Should survival analysis be abandoned from critical care studies? Not at all. Sometimes, investigators are interested in very sensitive outcome measures. Phase II studies of new therapies and studies that identify risk factors for poor outcome are examples of studies in which a very sensitive outcome measure is useful. In these situations a sensitive outcome measure is more important than a clinically significant one because the data will be used to generate and test new hypotheses. Survival analysis can be used to measure "time until" a variety of events. Time until extubation, time until vasopressor withdrawal, or time until developing renal failure can all be studied using survival analysis techniques.

Obviously, decisions to use any treatment in medicine are driven by individual patient, clinician, and hospital factors. However, one of the most important factors is, or should be, the evidence that the treatment is beneficial to patients. In trying to understand this evidence it is extremely important for readers to understand that improving survival may not reduce mortality.

References

1. Luhr OR, et al. Incidence and mortality after acute respiratory failure and acute respiratory distress syndrome in Sweden, Denmark, and Iceland. The ARF Study Group. Am J Respir Crit Care Med. 1999; 159(6):1849-1861.

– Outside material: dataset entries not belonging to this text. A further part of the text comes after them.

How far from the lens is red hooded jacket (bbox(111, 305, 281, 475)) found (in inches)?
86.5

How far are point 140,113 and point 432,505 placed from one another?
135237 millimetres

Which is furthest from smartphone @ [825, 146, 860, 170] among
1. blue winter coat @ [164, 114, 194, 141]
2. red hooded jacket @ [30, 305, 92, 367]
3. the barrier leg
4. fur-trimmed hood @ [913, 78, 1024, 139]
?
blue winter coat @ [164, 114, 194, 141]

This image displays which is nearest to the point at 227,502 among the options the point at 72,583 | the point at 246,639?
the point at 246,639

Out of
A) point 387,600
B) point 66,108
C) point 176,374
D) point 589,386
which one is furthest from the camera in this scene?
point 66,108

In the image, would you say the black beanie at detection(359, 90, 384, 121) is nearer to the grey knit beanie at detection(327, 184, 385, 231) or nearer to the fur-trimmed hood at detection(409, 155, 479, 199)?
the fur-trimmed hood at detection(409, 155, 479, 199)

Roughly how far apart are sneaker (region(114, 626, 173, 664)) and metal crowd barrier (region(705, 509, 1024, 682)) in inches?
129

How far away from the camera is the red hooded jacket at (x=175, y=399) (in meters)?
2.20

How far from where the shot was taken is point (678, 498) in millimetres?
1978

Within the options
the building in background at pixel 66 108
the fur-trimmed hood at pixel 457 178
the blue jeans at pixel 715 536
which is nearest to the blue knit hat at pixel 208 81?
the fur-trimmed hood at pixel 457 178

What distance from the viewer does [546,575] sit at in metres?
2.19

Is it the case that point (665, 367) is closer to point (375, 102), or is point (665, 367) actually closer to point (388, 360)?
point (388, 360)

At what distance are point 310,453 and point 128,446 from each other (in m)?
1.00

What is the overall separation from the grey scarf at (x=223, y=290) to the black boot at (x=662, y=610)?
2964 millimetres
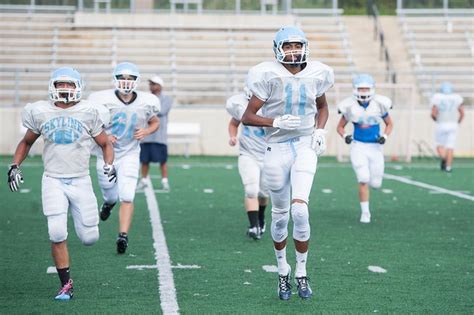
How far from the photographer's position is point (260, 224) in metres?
10.1

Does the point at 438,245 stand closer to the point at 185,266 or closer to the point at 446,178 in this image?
the point at 185,266

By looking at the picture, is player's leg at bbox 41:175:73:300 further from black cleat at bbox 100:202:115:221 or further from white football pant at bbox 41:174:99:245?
black cleat at bbox 100:202:115:221

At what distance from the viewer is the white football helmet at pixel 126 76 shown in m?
8.88

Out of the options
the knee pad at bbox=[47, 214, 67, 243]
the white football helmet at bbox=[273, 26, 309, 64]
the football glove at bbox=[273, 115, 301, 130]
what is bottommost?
the knee pad at bbox=[47, 214, 67, 243]

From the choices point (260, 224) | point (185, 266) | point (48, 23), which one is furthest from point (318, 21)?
point (185, 266)

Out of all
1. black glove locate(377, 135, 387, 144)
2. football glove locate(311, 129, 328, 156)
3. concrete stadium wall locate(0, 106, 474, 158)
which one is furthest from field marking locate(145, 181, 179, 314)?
concrete stadium wall locate(0, 106, 474, 158)

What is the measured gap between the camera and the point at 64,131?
7043mm

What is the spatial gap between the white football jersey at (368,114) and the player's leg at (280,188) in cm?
467

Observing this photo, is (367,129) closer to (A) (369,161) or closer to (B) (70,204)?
(A) (369,161)

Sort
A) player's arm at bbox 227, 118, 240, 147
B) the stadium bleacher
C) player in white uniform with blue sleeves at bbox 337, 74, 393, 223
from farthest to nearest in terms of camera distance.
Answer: the stadium bleacher
player in white uniform with blue sleeves at bbox 337, 74, 393, 223
player's arm at bbox 227, 118, 240, 147

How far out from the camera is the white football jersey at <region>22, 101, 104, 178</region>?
→ 7.00 metres

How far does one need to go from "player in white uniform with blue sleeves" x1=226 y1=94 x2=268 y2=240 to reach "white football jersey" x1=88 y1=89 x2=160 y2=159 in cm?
97

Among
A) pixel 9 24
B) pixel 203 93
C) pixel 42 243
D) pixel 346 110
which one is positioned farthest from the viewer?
pixel 9 24

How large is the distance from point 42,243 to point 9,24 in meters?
18.1
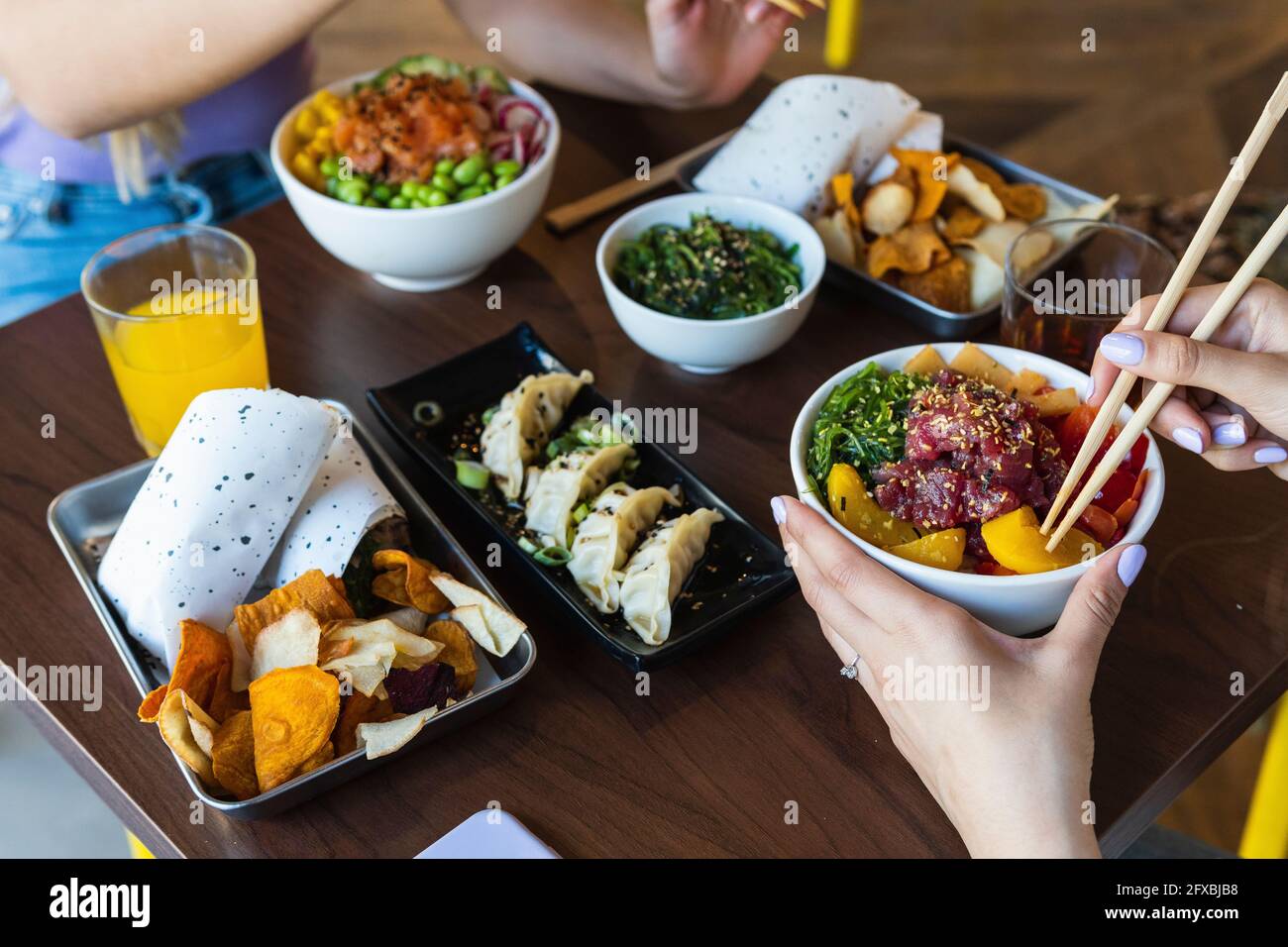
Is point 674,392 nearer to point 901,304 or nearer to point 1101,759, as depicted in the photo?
point 901,304

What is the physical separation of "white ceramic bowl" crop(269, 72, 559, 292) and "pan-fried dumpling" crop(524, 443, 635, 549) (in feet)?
1.49

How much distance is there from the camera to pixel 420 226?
5.42 feet

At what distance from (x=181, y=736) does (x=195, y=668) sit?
8cm

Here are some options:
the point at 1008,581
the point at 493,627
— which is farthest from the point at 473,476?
the point at 1008,581

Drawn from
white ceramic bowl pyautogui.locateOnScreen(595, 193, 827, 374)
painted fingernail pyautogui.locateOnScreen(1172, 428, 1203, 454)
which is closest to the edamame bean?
white ceramic bowl pyautogui.locateOnScreen(595, 193, 827, 374)

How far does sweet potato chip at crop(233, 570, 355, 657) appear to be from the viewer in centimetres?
114

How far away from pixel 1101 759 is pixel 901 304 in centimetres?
76

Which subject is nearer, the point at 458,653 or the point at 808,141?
the point at 458,653

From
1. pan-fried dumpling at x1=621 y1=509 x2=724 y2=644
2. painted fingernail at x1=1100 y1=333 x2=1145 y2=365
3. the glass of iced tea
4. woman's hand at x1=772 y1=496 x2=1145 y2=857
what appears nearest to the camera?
woman's hand at x1=772 y1=496 x2=1145 y2=857

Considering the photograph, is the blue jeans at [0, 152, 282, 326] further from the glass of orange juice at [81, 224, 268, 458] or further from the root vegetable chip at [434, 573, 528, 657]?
the root vegetable chip at [434, 573, 528, 657]

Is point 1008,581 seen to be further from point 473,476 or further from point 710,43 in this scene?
point 710,43

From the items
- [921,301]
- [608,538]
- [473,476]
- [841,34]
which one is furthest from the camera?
[841,34]

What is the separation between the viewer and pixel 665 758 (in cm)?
116

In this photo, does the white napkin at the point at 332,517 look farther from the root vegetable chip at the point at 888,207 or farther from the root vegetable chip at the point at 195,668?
the root vegetable chip at the point at 888,207
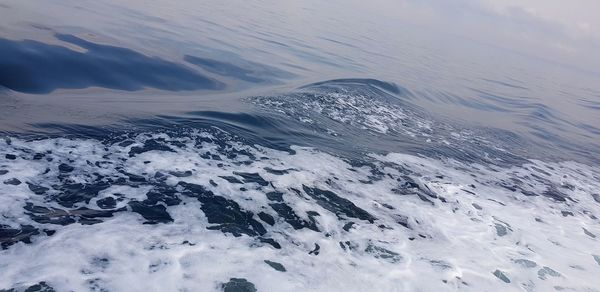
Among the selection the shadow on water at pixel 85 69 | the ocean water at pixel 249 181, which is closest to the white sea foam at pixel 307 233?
the ocean water at pixel 249 181

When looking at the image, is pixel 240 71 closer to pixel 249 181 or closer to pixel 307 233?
pixel 249 181

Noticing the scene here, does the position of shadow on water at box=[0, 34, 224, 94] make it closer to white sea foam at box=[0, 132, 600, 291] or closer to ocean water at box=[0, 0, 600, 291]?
ocean water at box=[0, 0, 600, 291]

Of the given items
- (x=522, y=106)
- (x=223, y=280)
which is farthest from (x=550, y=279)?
(x=522, y=106)

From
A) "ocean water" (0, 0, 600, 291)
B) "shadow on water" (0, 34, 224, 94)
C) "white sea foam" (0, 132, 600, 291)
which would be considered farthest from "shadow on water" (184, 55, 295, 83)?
"white sea foam" (0, 132, 600, 291)

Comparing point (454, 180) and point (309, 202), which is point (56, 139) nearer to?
point (309, 202)

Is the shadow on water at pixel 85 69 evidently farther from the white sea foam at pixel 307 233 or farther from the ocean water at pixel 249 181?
the white sea foam at pixel 307 233

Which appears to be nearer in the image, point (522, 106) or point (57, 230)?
point (57, 230)
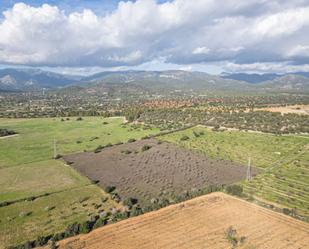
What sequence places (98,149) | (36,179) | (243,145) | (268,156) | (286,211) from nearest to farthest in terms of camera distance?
1. (286,211)
2. (36,179)
3. (268,156)
4. (98,149)
5. (243,145)

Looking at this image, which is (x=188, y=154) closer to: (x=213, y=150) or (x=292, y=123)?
(x=213, y=150)

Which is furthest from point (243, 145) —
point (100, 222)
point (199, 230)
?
point (100, 222)

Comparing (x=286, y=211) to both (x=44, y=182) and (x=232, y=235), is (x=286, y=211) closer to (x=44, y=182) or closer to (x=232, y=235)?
(x=232, y=235)

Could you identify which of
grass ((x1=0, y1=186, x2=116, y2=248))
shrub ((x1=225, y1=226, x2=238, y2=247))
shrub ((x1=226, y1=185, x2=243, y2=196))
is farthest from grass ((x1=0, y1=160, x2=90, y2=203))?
shrub ((x1=225, y1=226, x2=238, y2=247))

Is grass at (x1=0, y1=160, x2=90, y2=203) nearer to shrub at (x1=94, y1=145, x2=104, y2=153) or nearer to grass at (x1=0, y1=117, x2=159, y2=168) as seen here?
grass at (x1=0, y1=117, x2=159, y2=168)

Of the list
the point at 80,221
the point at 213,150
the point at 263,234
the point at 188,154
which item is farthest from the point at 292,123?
the point at 80,221

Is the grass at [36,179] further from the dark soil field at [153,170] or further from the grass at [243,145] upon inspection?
the grass at [243,145]
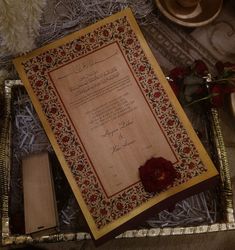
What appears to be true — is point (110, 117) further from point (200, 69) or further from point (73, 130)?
point (200, 69)

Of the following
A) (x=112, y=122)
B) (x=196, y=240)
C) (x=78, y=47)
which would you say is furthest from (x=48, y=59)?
(x=196, y=240)

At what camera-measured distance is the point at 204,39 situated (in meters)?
0.88

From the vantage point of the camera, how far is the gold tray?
675 millimetres

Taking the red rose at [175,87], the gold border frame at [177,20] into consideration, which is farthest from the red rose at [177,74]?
the gold border frame at [177,20]

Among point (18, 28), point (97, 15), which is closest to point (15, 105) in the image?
point (18, 28)

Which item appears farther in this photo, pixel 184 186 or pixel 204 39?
pixel 204 39

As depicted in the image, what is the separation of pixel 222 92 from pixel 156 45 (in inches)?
7.7

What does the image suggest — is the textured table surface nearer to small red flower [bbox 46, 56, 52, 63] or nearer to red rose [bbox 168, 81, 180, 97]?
red rose [bbox 168, 81, 180, 97]

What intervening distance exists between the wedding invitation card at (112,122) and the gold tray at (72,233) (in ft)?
0.14

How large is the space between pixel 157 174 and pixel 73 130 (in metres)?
0.16

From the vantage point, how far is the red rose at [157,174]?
2.15 feet

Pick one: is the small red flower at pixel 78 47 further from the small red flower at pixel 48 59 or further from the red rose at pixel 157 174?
the red rose at pixel 157 174

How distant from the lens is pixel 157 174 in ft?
2.17

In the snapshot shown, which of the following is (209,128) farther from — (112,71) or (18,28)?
(18,28)
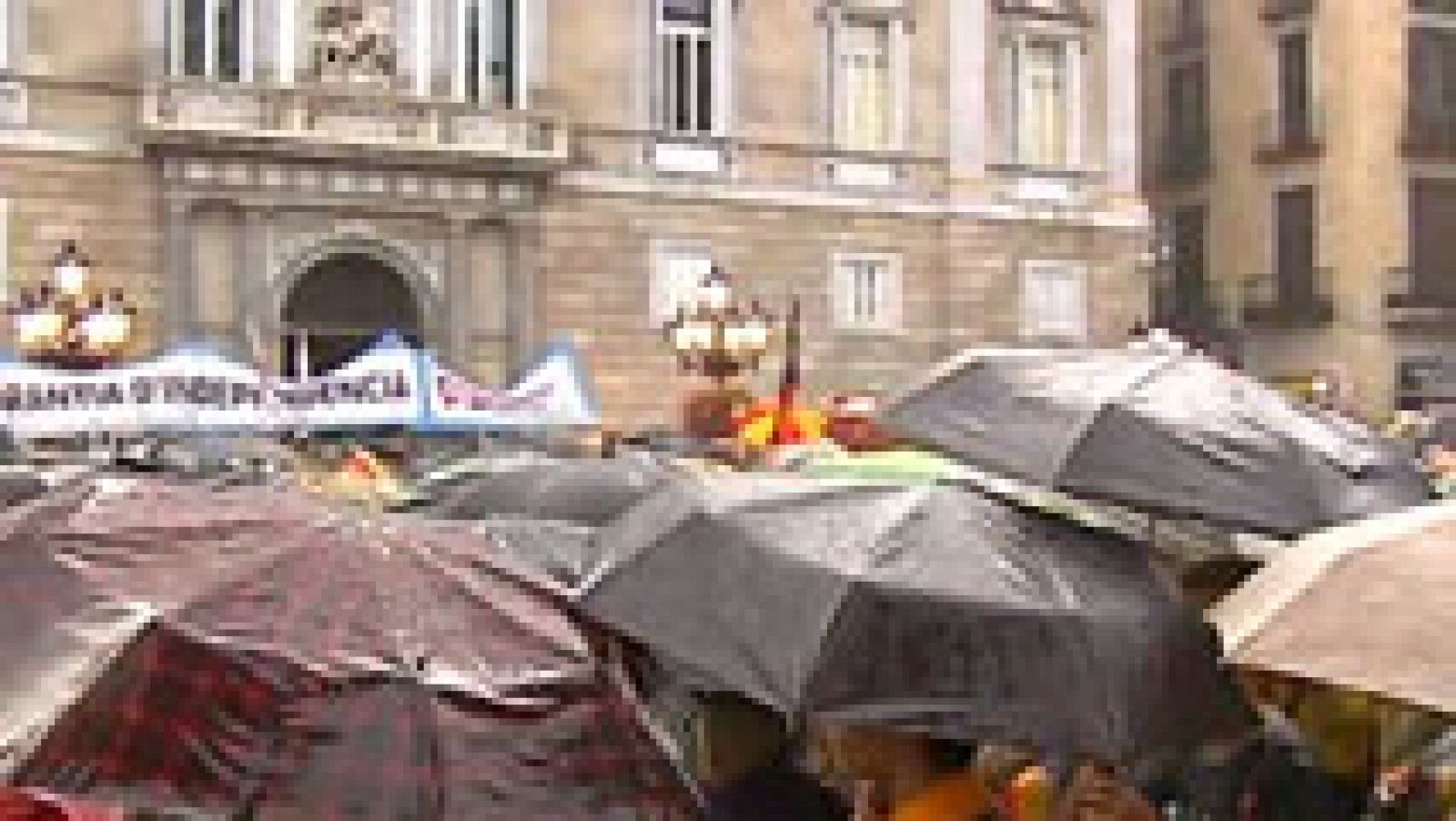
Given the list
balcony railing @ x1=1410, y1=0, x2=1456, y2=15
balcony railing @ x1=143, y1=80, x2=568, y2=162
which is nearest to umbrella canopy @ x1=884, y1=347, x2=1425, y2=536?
balcony railing @ x1=143, y1=80, x2=568, y2=162

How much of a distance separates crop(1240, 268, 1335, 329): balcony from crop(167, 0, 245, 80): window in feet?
60.4

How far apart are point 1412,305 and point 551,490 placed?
30.0 meters

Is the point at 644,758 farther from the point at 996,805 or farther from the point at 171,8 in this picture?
the point at 171,8

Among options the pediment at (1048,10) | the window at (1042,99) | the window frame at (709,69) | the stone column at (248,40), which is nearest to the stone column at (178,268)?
the stone column at (248,40)

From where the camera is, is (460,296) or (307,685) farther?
(460,296)

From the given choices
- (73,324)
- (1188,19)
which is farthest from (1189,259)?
(73,324)

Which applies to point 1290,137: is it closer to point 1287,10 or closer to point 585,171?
point 1287,10

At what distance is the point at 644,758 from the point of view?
5656mm

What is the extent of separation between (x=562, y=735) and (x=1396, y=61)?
3350cm

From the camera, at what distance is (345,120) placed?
25125 millimetres

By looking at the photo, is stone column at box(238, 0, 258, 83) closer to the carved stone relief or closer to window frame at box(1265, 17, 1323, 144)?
the carved stone relief

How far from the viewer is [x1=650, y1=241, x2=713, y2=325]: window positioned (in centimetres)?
2700

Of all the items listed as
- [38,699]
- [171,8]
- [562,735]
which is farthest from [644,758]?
[171,8]

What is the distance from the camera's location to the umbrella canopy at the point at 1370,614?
5.34m
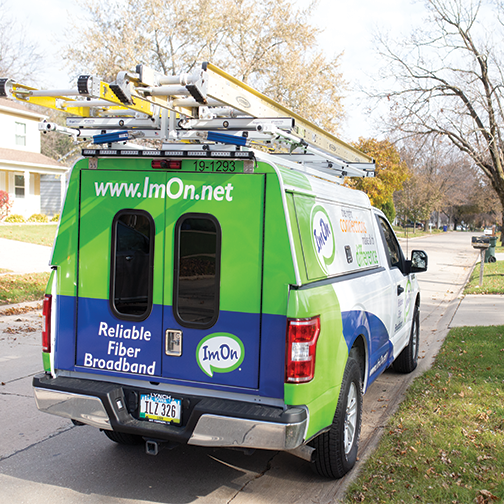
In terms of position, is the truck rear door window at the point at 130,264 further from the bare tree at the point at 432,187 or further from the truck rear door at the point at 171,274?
the bare tree at the point at 432,187

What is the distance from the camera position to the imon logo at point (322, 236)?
3.90m

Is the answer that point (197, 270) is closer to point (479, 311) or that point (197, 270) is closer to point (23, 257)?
point (479, 311)

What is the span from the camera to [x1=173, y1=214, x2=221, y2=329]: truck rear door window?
12.1 ft

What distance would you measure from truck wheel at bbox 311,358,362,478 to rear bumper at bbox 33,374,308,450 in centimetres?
57

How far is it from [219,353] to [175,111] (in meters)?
1.63

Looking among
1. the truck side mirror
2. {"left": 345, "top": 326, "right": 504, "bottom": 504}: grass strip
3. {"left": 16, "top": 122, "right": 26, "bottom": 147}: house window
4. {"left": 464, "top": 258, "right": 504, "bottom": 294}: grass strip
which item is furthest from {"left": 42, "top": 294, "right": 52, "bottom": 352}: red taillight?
{"left": 16, "top": 122, "right": 26, "bottom": 147}: house window

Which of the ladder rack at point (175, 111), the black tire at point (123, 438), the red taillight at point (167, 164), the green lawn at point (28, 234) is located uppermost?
the ladder rack at point (175, 111)

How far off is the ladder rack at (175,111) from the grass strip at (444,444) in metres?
2.52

2. ARDS Network. Ventilation with lower tidal volumes as compared with traditional tidal volumes for acute lung injury and the acute respiratory distress syndrome. The Acute Respiratory Distress Syndrome Network. N Engl J Med. 2000;342(18):1301-1308.

3. Sorenson S, Glimelius B, and Nygren P. A systematic overview of chemotherapy effects in non-small cell lung cancer. Acta Oncol. 2001;40(2-3):327-339.

4. Annane D, et al. Effect of treatment with low doses of hydrocortisone and fludrocortisone on mortality in patients with septic shock. JAMA. 2002;288(7): 862-871.

5. Enas GG, et al. Baseline comparability in clinical trials: Prevention of "poststudy anxiety." Drug Information Journal. 1990;24:541-548.

6. Amato MBP, et al. Effect of a protective-ventilation strategy on mortality in the acute respiratory distress syndrome. N Engl J Med. 1998;338(6):347-354.

7. Knaus WA, et al. Use of predicted risk of mortality to evaluate the efficacy of anticytokine therapy in sepsis. The rhIL-1ra Phase III Sepsis Syndrome Study Group. Crit Care Med. 1996;24(1):46-56.

8. Rubenfeld GD, et al. Outcomes research in critical care: Results of the American Thoracic Society Critical Care Assembly Workshop on Outcomes Research. The Members of the Outcomes Research Workshop. Am J Respir Crit Care Med. 1999;160(1):358-367.